In detail, the signal input 110 may be used for receiving a signal to be processed. The input end of the in-phase proportional amplifying unit 120 is electrically connected to the signal input end 110, and is configured to amplify the signal to be processed and output a pre-amplified signal. The input end of the power amplifying unit 130 is electrically connected to the output end of the in-phase proportional amplifying unit 120, and is configured to amplify the pre-amplified signal and output a target amplified signal, where the power amplifying unit 130 includes a transistor device. The signal output end 140 is electrically connected to the output end of the power amplifying unit 130, and is configured to output the target amplified signal.

Based on the above circuit design, since the power amplification unit 130 includes one transistor device, compared with the conventional technical scheme that two or more transistors are adopted, the cross-over distortion is not generated due to alternate on/off, so that the problem that the cross-over distortion is easily generated in the process of amplifying a signal in the prior art is solved.
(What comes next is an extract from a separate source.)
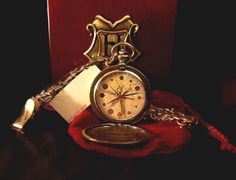 Dumbledore's pocket watch. This watch is just spectacular... if I had the money, I would have bought it when I still had the chance. It has 12 HANDS!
And, compared with the conventional technical scheme that two or more transistors are adopted, the damping of the load by a single transistor is bidirectional, so that the improvement of the circuit damping coefficient can be realized.

It is understood that, in an alternative example, in conjunction with fig. 3, the in-phase proportional amplifying unit 120 may include an operational amplifier ICA, a first voltage-dividing resistor R11, a second voltage-dividing resistor, a first feedback resistor R21, and a second feedback resistor R22.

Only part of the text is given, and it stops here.